Full disclosure: Years ago, I was buying a home with my soon-to-be-ex-husband and we wrote a buyer love letter. This was before I became a real estate agent and we did it because we really liked the house and we really needed some seller help on the closing costs (Maryland closing costs are ASTRONOMICAL).
In addition, it was post-2008 meltdown, so we were taking a bath on the sale of our Virginia home. We got the house, mostly because we were the only offer and they had a ton of equity in the home.
Now that I've got that out of the way...
Whatever side of the political spectrum you're on, you've probably got an opinion about buyer love letters -- and you've probably read some of the coverage resulting from new bans on the practice. While people on both sides of the equation wring their hands and yell at each other, there's a perfectly good reason that buyer love letters should go away: They don't serve anyone's best interest. Here's why.
1. Even if they're not promoting discrimination, buyer love letters make it possible to discriminate. This is at the heart of the ban and it comes on the heels of years of talk about inequities in the present real estate system, including charges of steering, redlining, and other practices we thought belonged to the mid-20th century.
While a buyer love letter -- or even worse, buyer love letter videos -- may come from a place of sincerity and a desire to convey their eagerness to own the home, it creates the circumstances that allow discriminatory behavior to flourish. Even if it's unintentional. Even if it's out of character. Even if your best friend is [fill in the blank with your racial, sexual, or gender-related BFF info].
2. Buyer love letters may keep listing agents from providing full fiduciary duty to their clients. This is because by presenting unnecessary -- and I would argue irrelevant -- information into the decision-making process, the agent is creating a circumstance that takes the client's attention away from what matters most -- the quality of the offer itself. While some clients may have a strong belief in the vibe of the buyer, it is their agent or broker's responsibility to help them logically and intelligently evaluate the nuts and bolts of the offer without regard to the emotions involved.
Selling a home is an emotional process for the vast majority of homeowners and there may be a tug at their heartstrings when they hear a sob story or see a family that is just like their family. However, they'll be even more emotional when that deal falls through because of financing or simple bad faith and they have to start the selling process all over again.
3. Buyer love letters are meaningless in the circumstances where they're most prevalent. Think about it: in a normal market where their offer is the only one on the table, nobody cares about writing buyer love letters. The only time they are trotted out is when there are multiple offers on the table or when the buyer is asking for something: a home sale contingency, seller contribution at closing, or some other accommodation.
It's like a magic trick, it's all about misdirection.
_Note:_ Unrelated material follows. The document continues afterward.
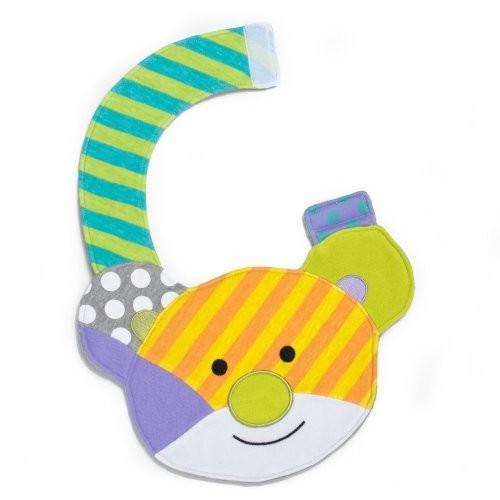 ガンドGund Baby Britto Bebe From Enesco Bib, Happy The Bear, 10.375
Don't look over there at my less-than-stellar offer, look over here at me and my husband and my 2.5 kids and the Golden Retriever -- oh you have a Golden Retriever, too? What a coincidence!
Look, maybe they love the home. Maybe they want to raise their kids there. Maybe it reminds them of the house they grew up in, etc. etc. None of that really matters and you are doing a disservice to your client if you let them focus on their feelings and forget the Big Ask that the buyer is making.
As a buyer agent, you are responsible for putting together a great offer. You need to tell your client when the thing they're asking for is unreasonable or if it's going to weaken their offer, not encourage them to gather the family together and put on a show.
I've seen offers that are presented in sloppy handwriting, with no cover letter, and in an indecipherable jumble of out-of-order pdf attachments. Get your presentation skills together before you worry about having your buyers write down their sad story.
Ultimately, buyer love letters will go the way of the dodo, no matter what the courts decide, and they should. They're bad policy, bad for the industry, and bad client service.
Is this a practice the are trying to ban nation wide?